Пустота — наверно, это и был ее талант. Я кричал ей: не делай ничего, главное, ничего не делай, ни о чем не думай, ни на что не смотри! Вот так, твоя скула в три четверти оборота — все, что нужно! Только в этом и состояла ее работа: собраться в мыльный пузырь, сконцентрироваться в каплю росы.
Снимаясь в «Чтице» она чувствовала себя хрустальной пробкой — и только. Для каждого дубля Француз брал новый текст, чтобы, читая его впервые, она не понимала смысла, чтобы ни на одном слове ничего не дрогнуло в ее лице. Если увидят, что ты понимаешь, станут вслушиваться в то, что ты читаешь, а надо, чтобы смотрели на твое лицо и видели на лице в первую очередь веки. Тогда хоть несколько зрителей да вспомнят — очень смутно — «Святую Анну» Рафаэля, а остальные, не знающие Рафаэля, прикоснутся к чистой красоте, подобно тем, что, открывая Рафаэля, думали, будто видят лишь святую Анну! Ты не понимаешь — ну и что, мне нужно, чтобы зрители открыли на экране Рафаэля, пусть они ощутят абсолютную красоту, а не слушают посредственного писателя, которому самому неловко за свой текст!
Когда я снималась у других режиссеров, они сами не знали, чего хотят, и требовали, чтобы я была чтицей и Беллой одновременно, потому что каждый надеялся стать хоть немного Французом, когда я начала делать все сама — вот это была катастрофа. А я плевать хотела, вздохнула она. Я прожигала жизнь и карьеру заодно.
Однажды — было солнце, лето и шампанское — она заявила, что больше всего на свете любит смеяться. А несколько лет спустя, в период черной хандры, искаженное эхо докатилось до нее из газет: «Лола Доль любит позубоскалить». Она не понимала, что значит это слово. Она видела свои морщины, видела, как веки вспухают слезами и слезы стекают по морщинам. Я зубоскалю, говорила она себе, я больше всего на свете это люблю.
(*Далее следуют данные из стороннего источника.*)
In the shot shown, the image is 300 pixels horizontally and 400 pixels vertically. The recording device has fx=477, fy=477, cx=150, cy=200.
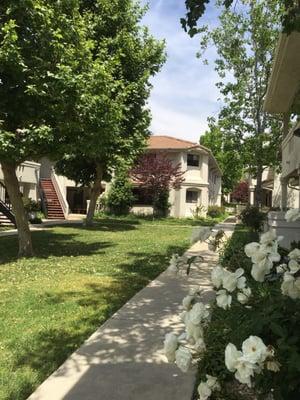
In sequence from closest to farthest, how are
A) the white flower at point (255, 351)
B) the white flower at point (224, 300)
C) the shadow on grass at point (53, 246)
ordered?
1. the white flower at point (255, 351)
2. the white flower at point (224, 300)
3. the shadow on grass at point (53, 246)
Авроре вспомнились признания Мартины Кароль[35] на закате ее карьеры. Она давала искренние ответы на самые каверзные вопросы, с трогательной готовностью каялась, говоря, что заблуждалась, что была никудышной актрисой, что напрасно слушалась советов и теперь начнет новую жизнь. Фотография — черно-белая — подчеркивала оплывшие черты, слишком яркую косметику и отяжелевшие груди. А печаль в угольно-черных глазах крашеной блондинки говорила о том, до какой степени конченным человеком она себя чувствует. Ей замолчать бы на секунду, и пусть бы камера взяла крупным планом эти глаза, опровергавшие все планы на будущее, — тогда все увидели бы ее такой, какой ей предстояло закончить свои дни в ванной, с пеной, шампанским и барбитуратами. О! И пронзительная тоска во взгляде Мэрилин на краю бассейна. Детское горе, такое безутешное, в темных глазах, лицо на ладони, как белый голубь, уже нездешнее лицо. Моментальный снимок? Нет, момент взлета. Эти фотографии появились уже после ее смерти и открыли все, что она не могла больше таить. У Лолы был такой же взгляд.